Return verbatim the portion of the passage on the plastic separation system from "The airflow generator 132 may be driven" to "up or down.".

> _PASSAGE SHOWN_:
--- --- ---

The airflow generator 132 may be driven by a drive motor 134. It is within the scope of this disclosure to use any number of motor designs or configurations. The drive motor 134 may be coupled to an axle 133 using any known method. The axle 133 may also engage the airflow generator 132 to power rotation. In some embodiments, the axle 133 may comprise a transmission system, including gears. The horsepower of a suitable drive motor 134 may vary significantly, such as from 15 hp to 1,000 hp, and may depend on the nature of the material to be treated, the desired material flow rate, the dimensions of the system, and the size of the airflow generator 132. The ranges disclosed above, as well as ranges for other variables disclosed at other points herein, are for illustrative purposes; it is within the scope of this disclosure to modify the system, for example to scale the system up or down.

The airflow generator 132 may include a plurality of radially extending blades that rotate to generate high-speed airflow. Further, the airflow generator 132 may be disposed within a housing 135, which may include a housing outlet 136 providing an exit for air flowing through the system. The housing 135 may be coupled to the venturi 118 and may have a housing input aperture (not shown) that allows communication between the venturi 118 and the interior of the housing 135. The blades may define radially extending flow passages through which air may pass to the housing outlet 136. In some embodiments, the processed material may exit the housing 135 with the airflow leaving the housing 135.

FIG. 3 is a schematic cross-sectional view of the venturi portion 310 of another embodiment of a system for separating plastic materials. In certain respects, venturi portion 310 can resemble components of the venturi portion 110 described in connection with FIGS. 1 and 2 above. It will be appreciated by those of ordinary skill in the art having the benefit of this disclosure that all the illustrated embodiments have analogous features. Accordingly, like features are designated with similar reference numerals, with the leading digits incremented. For instance, the venturi in FIGS. 1 and 2 is designated as 118, and an analogous venturi is designated as 318 in FIG. 3. Relevant disclosures set forth above regarding similarly identified features thus may not be repeated hereafter. Moreover, specific features of the plastic material separation system and method, as well as related components and/or steps, shown in FIGS. 1 and 2 may not be shown or identified by reference numerals in the subsequent figures or specifically discussed in the written description that follows. However, such features may clearly be the same, or substantially the same, as features depicted in other embodiments and/or described with respect to such embodiments. Any suitable combination of the features, and variations of the same, described with respect to the system and components illustrated in FIGS. 1 and 2 can be employed with the system and components of FIG. 3, and vice versa. This pattern of disclosure applies equally to further embodiments depicted in subsequent figures and described hereafter.

--- --- ---

> _Items from a data source_:
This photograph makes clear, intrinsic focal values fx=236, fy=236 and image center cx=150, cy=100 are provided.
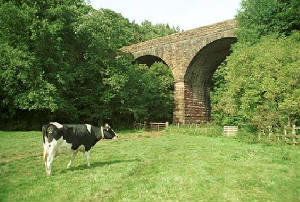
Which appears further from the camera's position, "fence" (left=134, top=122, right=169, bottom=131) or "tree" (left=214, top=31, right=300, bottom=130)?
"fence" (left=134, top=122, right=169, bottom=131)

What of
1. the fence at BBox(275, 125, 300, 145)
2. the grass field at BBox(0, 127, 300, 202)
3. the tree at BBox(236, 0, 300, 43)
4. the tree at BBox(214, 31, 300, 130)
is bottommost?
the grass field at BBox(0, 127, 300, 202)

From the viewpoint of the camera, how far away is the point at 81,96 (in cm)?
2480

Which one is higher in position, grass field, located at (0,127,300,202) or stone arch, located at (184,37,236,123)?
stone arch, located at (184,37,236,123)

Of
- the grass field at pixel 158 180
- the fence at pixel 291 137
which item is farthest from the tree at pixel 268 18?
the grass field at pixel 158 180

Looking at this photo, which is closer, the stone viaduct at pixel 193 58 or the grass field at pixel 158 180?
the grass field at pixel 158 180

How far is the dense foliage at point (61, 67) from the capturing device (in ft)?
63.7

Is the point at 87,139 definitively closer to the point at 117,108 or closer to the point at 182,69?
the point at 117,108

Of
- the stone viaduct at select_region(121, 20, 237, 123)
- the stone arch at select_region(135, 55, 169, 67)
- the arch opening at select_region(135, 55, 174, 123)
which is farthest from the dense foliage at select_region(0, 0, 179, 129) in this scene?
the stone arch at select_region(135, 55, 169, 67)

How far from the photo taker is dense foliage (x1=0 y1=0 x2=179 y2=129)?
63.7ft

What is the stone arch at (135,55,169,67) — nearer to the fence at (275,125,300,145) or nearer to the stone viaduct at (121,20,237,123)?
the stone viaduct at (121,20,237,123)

--- --- ---

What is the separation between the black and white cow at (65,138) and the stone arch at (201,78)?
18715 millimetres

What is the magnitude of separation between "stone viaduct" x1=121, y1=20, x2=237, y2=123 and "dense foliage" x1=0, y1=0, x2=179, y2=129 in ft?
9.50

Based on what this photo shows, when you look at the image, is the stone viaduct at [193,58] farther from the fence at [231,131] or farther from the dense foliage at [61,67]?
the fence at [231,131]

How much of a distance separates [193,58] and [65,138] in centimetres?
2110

--- --- ---

> _EXERCISE OUTPUT_:
The airflow generator 132 may be driven by a drive motor 134. It is within the scope of this disclosure to use any number of motor designs or configurations. The drive motor 134 may be coupled to an axle 133 using any known method. The axle 133 may also engage the airflow generator 132 to power rotation. In some embodiments, the axle 133 may comprise a transmission system, including gears. The horsepower of a suitable drive motor 134 may vary significantly, such as from 15 hp to 1,000 hp, and may depend on the nature of the material to be treated, the desired material flow rate, the dimensions of the system, and the size of the airflow generator 132. The ranges disclosed above, as well as ranges for other variables disclosed at other points herein, are for illustrative purposes; it is within the scope of this disclosure to modify the system, for example to scale the system up or down.